L’acquisizione dei file, a cui da ieri in Egitto sta lavorando un pool di tecnici russi, durerà due settimane. E alle operazioni sta partecipando anche il pm Sergio Colaiocco, titolare dell’indagine della Procura di Roma, arrivato ieri mattina al Cairo. Alla fine, una copia forense dei 108 terabyte delle immagini (una quantità enorme) sarà consegnata alla magistratura italiana, come promesso dal procuratore generale Ahmed Nabil Sadek in un recente colloquio telefonico con il procuratore capo di Roma Giuseppe Pignatone. È stata la procura della capitale, nella prima rogatoria inviata da piazzale Clodio nel febbraio del 2016, a chiedere che le immagini estrapolate non riguardino solo il tratto compreso tra le stazioni Dokki, nel quartiere dove Giulio viveva e da dove fece l’ultima chiamata prima del sequestro, e El Bohoth, dove era diretto la sera della scomparsa, ma l’intero percorso della linea 2 della metro tra le 19 e le 21.

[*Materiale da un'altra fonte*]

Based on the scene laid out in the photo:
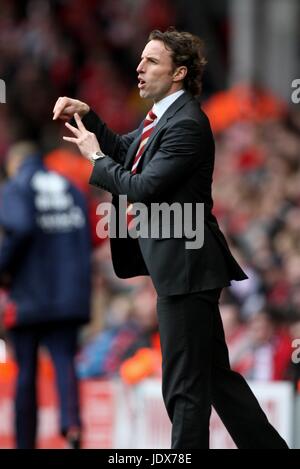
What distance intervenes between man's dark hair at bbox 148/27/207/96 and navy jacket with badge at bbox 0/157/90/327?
2430 mm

«È un giorno cruciale per le indagini sul sequestro, tortura ed omicidio di Giulio Regeni – sottolinea la legale della famiglia Regeni, Alessandra Ballerini – Potremmo già capire se i dati siano stati manomessi, se ci troviamo di fronte a un bluff o se faremo un passo avanti».
Intanto prosegue lo sciopero della fame della madre di Giulio, Paola Defendi, che da lunedì ha intrapreso questa forma di protesta contro l’arresto per terrorismo di Amal Fathy, moglie di Mohamed Lotfy, il direttore esecutivo dell’Ong “Commissione egiziana per i diritti e le libertà (Ecrf)” che assiste la famiglia Regeni al Cairo. Secondo Paola, l’arresto di Amal – rea di aver pubblicato su internet varie critiche e per questo accusata di terrorismo, col rischio della pena di morte – ha un significato preciso: «Vuol dire che siamo molto vicini alla verità».
Con lei starebbero digiunando altre 200 persone. A più di 2 anni dall’omicidio, anche se una verità ufficiale ancora non c’è, chi indaga in Italia è convinto che Giulio sia morto, dopo le torture, per gli studi che faceva, una ricerca che lo ha messo in contatto con persone che ne hanno segnato il destino.